Finding this killer tick on the body is not as easy as might be imagined. The animal is picked up from grass stems as the blood donor – human, dog, cat or farm animal – brushes by them. Once on board the tick heads for warm, moist, hairy places. In people this could be the scalp, armpits, chest hair or around the genitals. A thorough check for ticks after a walk should also include between the fingers and toes, the belly button, inside the ears, behind the knees and around the waist.
In dogs hidden ticks are obviously much harder to find until they start to fill with blood. But by that time they will have released a lot of toxin so it’s the symptoms of a tick bite that have to be watched for.
There are 40 types of paralysis ticks, each associated with a different area of the world. The symptoms they inflict on the animals they bite vary depending on the type of tick but in dogs these generally include hind leg weakness, drooling and a husky bark.

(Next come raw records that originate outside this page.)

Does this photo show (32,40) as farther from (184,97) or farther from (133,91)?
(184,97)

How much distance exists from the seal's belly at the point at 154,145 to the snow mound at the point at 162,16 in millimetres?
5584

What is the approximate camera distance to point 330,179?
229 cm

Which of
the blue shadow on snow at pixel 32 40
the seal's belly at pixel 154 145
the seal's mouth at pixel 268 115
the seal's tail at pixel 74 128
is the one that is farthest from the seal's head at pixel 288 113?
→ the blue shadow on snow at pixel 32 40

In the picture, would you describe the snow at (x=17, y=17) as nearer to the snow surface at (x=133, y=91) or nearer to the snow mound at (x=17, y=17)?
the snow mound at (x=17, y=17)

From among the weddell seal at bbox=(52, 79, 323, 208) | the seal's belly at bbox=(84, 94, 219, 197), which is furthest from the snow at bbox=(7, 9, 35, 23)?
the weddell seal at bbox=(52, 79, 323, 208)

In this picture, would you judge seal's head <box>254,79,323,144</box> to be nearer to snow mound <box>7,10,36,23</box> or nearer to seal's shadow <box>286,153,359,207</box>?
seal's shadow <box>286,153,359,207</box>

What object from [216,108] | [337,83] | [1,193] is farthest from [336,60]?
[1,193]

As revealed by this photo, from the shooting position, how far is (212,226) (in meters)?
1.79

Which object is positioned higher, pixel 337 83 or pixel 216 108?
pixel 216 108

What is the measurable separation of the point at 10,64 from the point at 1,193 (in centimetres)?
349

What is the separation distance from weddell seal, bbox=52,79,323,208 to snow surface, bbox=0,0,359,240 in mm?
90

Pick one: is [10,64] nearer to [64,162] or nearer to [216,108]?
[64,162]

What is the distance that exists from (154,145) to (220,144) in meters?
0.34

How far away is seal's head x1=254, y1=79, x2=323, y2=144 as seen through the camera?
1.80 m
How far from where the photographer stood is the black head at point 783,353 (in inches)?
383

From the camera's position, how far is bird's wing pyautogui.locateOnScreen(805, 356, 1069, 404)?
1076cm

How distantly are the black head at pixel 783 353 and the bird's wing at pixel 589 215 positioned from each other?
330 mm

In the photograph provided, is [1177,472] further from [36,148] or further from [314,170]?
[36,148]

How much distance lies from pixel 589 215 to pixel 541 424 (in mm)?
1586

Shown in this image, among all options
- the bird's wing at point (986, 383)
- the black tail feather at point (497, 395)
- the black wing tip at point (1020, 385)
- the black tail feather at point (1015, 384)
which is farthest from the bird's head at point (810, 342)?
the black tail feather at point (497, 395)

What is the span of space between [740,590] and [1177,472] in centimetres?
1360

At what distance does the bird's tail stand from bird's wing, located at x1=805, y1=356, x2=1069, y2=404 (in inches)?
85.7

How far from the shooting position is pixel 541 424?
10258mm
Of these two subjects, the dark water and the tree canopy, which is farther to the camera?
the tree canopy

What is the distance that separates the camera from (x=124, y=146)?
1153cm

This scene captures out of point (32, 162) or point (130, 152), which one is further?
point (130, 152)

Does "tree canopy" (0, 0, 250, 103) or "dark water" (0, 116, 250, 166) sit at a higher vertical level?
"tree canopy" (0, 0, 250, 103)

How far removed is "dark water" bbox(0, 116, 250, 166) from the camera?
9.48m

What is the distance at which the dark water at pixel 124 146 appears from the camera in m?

In humans the first sign is usually numbness, tingling and possibly pain in the legs, followed by fatigue and irritability. The next stage is a slow paralysis of the feet that moves gradually upwards. If there is sufficient toxin in the body it will then start to affect the muscles of the chest and head, bringing breathlessness and, in the extreme cases, incapacity of the lungs and death.
The good news is, whichever the species of paralysis tick, the solution to its paralysing effects are the same – prompt removal of the tick. This means the entire insect – body and buried feeding tube – the latter being tricky to pull out because of the barbs. If this can be achieved the symptoms subside in two or three days; gone as quickly as they arose.